## SELECTED EXCERPT
So you’ve made a few mistakes this semester. It happens. But now, you’re starting to sweat your chances of getting into the right college… or even getting into college at all.
Well, the first thing you need to do is take a deep breath. You can’t change the stuff that’s already happened. What you can do is shift focus, collect yourself, and move forward.
Even if you’ve made some missteps, or some things have gone wrong, you can still get back on track and achieve great things before graduation time comes around. Here’s how to get the process started.
1. Don’t Dwell on Mistakes
Okay, so things happen. No one is perfect, and life does tend to get in the way sometimes. The key to moving past it is not to obsess over what went wrong. Rather, you need to focus on the steps you need to take to improve your situation and move on.
Dwelling on negative situations and outcomes won’t help you change them. Concentrating on positive habits, behaviors, and actions will help you get where you want to be faster. Not only that, but it can also drastically improve your mental health.
Try to think of mistakes as learning tools rather than hindrances. Take the lessons learned, but never beat yourself up for having a hard time.
2. Address Underlying Issues
Another very important thing to consider here is how easy it is to trip over the same stone over and over again. Avoiding the issues that get you into trouble (think scrolling endlessly to avoid anxiety over assignments, etc.) in the first place is almost a guarantee that they’ll pop up again and again.
Listen: adults also spiral into loops of negative behaviors. You’re definitely not alone here. That said, if you want to move past these troubles and get a good job in the future… you gotta deal with the anxiety you’re feeling. That means exploring why you feel that way in the first place.
If you find yourself procrastinating or avoiding assignments on a regular basis, there could be an underlying reason. Talk to your parents and speak with a counselor about tips and strategies to combat this issue responsibly. It may even be helpful to seek a little help from a therapist to help you move forward to where you need to be.

## TASK SET
1 - In the article about recovering from school mistakes, what should mistakes be thought of as instead of hindrances?
2 - Please continue the article about recovering from school mistakes, starting after its last paragraph.
The material comes from a source unrelated to the article about recovering from school mistakes.

## DATA
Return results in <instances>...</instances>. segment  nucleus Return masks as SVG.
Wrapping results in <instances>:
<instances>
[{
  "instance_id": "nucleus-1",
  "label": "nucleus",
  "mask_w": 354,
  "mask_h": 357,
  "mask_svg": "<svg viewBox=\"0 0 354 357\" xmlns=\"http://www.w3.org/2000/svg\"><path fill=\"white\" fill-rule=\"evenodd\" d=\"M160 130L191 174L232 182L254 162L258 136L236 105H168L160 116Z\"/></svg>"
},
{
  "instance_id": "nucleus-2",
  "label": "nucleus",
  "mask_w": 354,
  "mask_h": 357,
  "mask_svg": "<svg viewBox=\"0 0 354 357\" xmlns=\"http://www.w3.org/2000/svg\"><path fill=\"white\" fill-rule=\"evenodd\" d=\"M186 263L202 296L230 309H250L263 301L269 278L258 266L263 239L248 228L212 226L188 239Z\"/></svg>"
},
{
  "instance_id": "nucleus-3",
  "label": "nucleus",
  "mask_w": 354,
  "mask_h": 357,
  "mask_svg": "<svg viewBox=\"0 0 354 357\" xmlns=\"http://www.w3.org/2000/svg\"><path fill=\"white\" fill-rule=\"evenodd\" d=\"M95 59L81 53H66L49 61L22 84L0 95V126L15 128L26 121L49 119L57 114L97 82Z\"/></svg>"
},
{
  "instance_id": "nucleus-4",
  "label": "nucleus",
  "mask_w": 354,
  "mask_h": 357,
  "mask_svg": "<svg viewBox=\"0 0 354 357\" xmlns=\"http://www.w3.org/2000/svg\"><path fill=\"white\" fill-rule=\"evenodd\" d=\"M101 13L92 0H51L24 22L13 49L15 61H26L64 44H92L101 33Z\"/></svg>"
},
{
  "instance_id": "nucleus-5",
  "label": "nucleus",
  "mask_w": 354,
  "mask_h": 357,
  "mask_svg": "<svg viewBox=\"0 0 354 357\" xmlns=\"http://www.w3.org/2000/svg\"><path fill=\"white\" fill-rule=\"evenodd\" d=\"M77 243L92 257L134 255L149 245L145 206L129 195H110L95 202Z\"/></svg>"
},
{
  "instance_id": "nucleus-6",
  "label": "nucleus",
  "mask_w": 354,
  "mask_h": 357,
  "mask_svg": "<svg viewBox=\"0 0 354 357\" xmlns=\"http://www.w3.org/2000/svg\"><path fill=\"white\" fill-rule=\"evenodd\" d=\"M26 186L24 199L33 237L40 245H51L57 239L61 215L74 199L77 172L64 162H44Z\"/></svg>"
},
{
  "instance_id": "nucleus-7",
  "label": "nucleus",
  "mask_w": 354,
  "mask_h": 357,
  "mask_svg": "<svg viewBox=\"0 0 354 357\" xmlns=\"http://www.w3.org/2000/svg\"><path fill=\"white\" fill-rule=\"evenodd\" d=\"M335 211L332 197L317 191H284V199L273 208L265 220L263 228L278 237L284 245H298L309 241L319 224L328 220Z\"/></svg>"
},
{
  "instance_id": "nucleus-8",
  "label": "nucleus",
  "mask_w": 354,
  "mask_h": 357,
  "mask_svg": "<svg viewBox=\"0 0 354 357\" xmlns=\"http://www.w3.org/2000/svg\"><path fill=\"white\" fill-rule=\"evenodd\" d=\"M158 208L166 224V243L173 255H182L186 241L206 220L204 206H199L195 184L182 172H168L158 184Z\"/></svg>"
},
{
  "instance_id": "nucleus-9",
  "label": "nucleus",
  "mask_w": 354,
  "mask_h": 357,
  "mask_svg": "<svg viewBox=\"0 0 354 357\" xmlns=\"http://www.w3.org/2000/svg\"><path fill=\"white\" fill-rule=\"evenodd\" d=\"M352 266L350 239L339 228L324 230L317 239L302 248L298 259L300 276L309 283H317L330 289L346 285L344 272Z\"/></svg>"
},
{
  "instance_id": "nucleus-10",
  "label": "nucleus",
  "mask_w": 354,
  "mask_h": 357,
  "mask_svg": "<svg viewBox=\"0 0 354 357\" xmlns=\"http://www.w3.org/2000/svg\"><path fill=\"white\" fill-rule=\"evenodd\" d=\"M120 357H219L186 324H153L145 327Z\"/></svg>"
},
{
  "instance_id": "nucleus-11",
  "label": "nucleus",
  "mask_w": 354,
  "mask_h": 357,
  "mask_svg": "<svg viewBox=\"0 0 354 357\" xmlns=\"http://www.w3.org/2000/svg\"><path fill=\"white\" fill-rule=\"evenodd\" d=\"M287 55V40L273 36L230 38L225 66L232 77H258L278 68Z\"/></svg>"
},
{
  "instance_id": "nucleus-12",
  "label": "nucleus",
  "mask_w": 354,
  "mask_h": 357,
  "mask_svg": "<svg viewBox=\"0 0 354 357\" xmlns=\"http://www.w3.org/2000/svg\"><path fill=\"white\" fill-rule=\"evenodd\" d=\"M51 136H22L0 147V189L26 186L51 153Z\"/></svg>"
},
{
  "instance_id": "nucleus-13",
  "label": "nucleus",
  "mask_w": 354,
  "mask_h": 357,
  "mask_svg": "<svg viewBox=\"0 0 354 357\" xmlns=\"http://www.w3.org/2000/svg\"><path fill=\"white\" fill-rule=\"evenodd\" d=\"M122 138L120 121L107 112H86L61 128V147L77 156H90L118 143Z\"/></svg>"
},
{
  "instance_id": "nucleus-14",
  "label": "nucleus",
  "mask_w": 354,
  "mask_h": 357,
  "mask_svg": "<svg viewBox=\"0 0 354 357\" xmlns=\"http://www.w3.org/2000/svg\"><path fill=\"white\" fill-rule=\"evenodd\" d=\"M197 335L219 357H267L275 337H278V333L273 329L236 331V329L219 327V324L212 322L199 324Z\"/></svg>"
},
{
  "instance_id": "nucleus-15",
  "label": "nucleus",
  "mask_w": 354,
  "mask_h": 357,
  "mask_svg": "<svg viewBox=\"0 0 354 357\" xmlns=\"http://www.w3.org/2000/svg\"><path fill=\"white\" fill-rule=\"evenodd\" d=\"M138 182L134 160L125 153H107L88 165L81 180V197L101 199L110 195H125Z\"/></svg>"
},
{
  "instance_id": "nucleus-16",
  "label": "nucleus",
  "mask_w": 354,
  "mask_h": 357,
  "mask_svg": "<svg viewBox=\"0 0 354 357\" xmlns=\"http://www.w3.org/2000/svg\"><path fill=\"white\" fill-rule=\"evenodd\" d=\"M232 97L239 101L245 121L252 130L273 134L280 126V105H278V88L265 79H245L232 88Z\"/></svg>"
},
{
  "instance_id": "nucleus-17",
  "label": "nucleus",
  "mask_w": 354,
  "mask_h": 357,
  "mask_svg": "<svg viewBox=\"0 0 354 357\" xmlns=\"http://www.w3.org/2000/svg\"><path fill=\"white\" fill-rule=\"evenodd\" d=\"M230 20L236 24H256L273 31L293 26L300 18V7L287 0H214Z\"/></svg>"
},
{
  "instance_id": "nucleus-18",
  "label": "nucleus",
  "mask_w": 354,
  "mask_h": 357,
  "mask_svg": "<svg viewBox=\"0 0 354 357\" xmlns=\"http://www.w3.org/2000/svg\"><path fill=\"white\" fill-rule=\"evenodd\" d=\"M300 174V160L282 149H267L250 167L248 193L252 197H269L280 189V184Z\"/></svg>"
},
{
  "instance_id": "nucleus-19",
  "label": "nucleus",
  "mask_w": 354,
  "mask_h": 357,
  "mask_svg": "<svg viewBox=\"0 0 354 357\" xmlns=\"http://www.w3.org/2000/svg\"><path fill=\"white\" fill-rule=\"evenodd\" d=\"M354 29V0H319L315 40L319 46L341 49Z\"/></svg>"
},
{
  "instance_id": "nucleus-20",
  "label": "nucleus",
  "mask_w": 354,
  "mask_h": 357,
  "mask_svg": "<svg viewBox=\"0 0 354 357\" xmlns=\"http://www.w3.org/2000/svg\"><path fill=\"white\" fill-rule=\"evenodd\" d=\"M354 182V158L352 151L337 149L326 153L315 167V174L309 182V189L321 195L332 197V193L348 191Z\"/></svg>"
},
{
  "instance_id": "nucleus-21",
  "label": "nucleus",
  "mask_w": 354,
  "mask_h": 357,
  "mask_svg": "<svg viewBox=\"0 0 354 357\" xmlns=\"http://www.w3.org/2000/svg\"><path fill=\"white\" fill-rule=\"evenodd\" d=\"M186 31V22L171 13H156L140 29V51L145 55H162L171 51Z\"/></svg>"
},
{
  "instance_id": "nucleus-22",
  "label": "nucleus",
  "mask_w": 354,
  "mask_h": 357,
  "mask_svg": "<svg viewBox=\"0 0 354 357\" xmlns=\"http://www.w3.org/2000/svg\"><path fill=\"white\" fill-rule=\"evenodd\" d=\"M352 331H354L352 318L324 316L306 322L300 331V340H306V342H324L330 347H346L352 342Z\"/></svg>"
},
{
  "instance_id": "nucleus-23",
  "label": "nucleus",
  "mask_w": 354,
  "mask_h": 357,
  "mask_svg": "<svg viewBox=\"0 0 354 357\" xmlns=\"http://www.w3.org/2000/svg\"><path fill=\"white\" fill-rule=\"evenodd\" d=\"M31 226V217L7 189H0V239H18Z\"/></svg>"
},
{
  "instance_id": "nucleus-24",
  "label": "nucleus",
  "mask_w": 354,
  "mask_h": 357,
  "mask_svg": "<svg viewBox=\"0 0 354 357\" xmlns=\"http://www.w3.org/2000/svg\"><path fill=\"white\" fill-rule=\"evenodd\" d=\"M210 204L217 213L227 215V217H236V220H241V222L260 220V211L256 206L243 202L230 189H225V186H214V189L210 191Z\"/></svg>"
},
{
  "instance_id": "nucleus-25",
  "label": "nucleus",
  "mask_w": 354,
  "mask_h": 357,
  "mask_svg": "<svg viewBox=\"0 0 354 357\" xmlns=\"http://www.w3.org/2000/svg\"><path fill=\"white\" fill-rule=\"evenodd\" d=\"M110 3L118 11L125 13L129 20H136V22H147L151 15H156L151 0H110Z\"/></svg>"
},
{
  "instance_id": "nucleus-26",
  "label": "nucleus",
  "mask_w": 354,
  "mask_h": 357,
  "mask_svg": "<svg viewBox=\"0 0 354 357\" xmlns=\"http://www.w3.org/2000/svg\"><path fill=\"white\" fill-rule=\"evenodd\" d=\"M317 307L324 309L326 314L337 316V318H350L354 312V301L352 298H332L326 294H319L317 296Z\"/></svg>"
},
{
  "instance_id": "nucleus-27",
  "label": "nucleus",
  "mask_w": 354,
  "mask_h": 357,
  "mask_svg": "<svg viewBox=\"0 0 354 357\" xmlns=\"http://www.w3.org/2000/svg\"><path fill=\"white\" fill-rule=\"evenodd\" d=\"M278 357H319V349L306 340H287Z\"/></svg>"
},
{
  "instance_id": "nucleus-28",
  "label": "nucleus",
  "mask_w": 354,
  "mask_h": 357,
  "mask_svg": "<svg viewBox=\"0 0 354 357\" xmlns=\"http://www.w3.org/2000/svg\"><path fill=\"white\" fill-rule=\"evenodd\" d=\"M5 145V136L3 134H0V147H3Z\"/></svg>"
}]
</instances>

## RESULTS BY TASK
1 - As learning tools.

2 -
3. Learn to Manage Your Time
Maybe you have a lot going on at home. You might be juggling a part-time job, or have other factors making your time difficult to manage. If that’s the case, you are going to have to get creative.
“Cram” studying is not a sustainable practice. Neither is putting things off for as long as you can, then trying to get a week’s worth of work done in a few hours. Approach it like grinding in a video game: a little activity every single day adds up.
To tackle tasks and assignments successfully when there are time or privacy constraints in your home life, it’s best to pick a set time, every single day, that is locked-in as your designated “grind” time.
The next time you have a big paper to write or a project to work on, think of it like this: no great work of art was made in a single day. Rather, the piece was crafted day after day, a little at a time. In this case, your assignment is the tool that is helping to craft your work of art (the life you want to create for yourself).
4. Don’t Go it Alone
Don’t try to manage everything on your own. Ask someone (parents, siblings, friends, counselors) for help to get you there. These people are all available to strategize with, and your parents can help you get back on track by supporting your efforts.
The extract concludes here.